Now that you wish to make a show of me, however, I will have to take the time to explain your errors.

You write:

However, I don’t agree with your interpretation of Orthodox history, since you seem to think that we have a comprehensive written record for everything going back to the Apostles, which is manifestly not true historically (how else would we have different textual variants of the NT?) and not even doctrinally necessary, as shown by St Basil’s defense of the Sign of the Cross, a practice founded on unwritten authority.

This is a sham argument. I had not claimed that “we have a comprehensive written record for everything going back to the Apostles”. Without touching on the fact that we have everything necessary for the proper functioning of the Church written down in many volumes–which is in fact true– I was referring rather specifically to procedure in terms of the public acts of the Church. Certainly in the time of the Apostles things were preserved much more by oral tradition than written. Yet even the Apostles themselves recorded canons. But to claim that is the case now isn’t just silly, it borders on disingenuous. Certainly by the time of the Ecumenical Councils, there were already episcopal registers, festal sermons, grammatas and numerous other writings connected specifically to Church procedure. Certainly there was virtually nothing being preserved solely by oral tradition in terms of the liturgical actions, which have incredible textual support in East and West.
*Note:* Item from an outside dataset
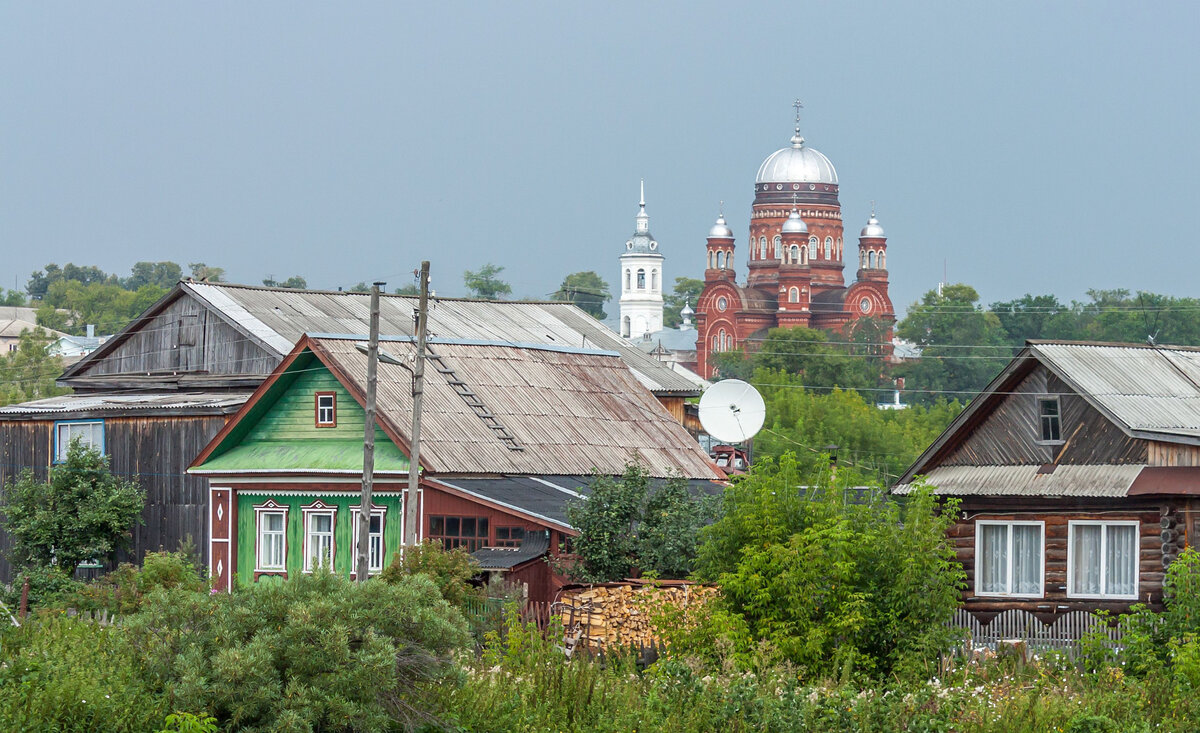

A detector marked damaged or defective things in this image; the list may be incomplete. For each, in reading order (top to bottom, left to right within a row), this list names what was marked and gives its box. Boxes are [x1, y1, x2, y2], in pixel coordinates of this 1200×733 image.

rusty metal roof [181, 281, 700, 395]
rusty metal roof [312, 338, 720, 482]
rusty metal roof [1027, 340, 1200, 439]
rusty metal roof [902, 465, 1142, 499]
On these matters I wrote exactly this much: But putting aside the moral aspect of such a view is that the historical record is precisely what we use for making determinations…. This is why our meetings have minutes. This is why meetings, trials, require a scribe or a secretary. Can we even envision a Church of the Councils– with none of the councils having documentation?… We have traditions, we have policies, canons, procedures. They are, for most people, incredibly boring. But to people who are sticklers for doing it right– they are our assurance that we have retained the actions going back to the time of the Apostles.

How you seem to have deduced that I did not include oral traditions in “traditions” is somewhat beyond me, but it is irrelevant to the argument. The procedural aspects to which I referred in my original blog post concerning Abp Auxentios concern the by-laws of the Greek Church and the canons of the Church itself– things that are obviously not oral tradition, and not only written, but have substantial commentary concerning every line. Trasmuting what was canonically a farce of a trial into a mystical act no subject to canonical procedure is a unique but flawed counter to the reality that the events leading the trial and the events leading up to it were patently uncanonical.

I’ve referred to the Synod of the Oak a couple of times on this because the Synod of the Oak’s proceedings were in fact nullified and a second council was reconvened to condemn St John. Even then, there was procedure, which is why St John, like Abp Auxentios, walked away from the proceedings– in the first place, they had no jurisdiction over him, and in the second, he refused to be judged by his accusers. Unlike Abp Auxentios, the persecutors of St John in fact did at least make multiple attempts against him. Apparently, the persecutors of Abp Auxentios didn’t see any need to bother with the inconvenience, canons notwithstanding!

This over-mysticization of routine Church procedure– and the deposition of a Bishop is a routine procedure with a fairly straightforward process, one that the 1985 conspirators basically ignored since it would have worked against them– is a fairly recent phenomenon as official Orthodoxy “renews itself” through the ecumenical movement and has led to disastrous canonical anomalies; but it is alien to True Orthodox of all races.

I would recommend you read the Dialogue of Palladius concerning the Life of St John Chrysostom. Besides the deep edification from such a holy life, it is also very educational on how trials were not to be conducted and precisely how seriously documentation “for those with legalistic scruples” was taken as far back as when the Church had committed only two Ecumenical Councils to its memory. … 2_text.htm

I would also advise trying to read my post in the spirit in which I tried to write it, which was not polemical but explanatory.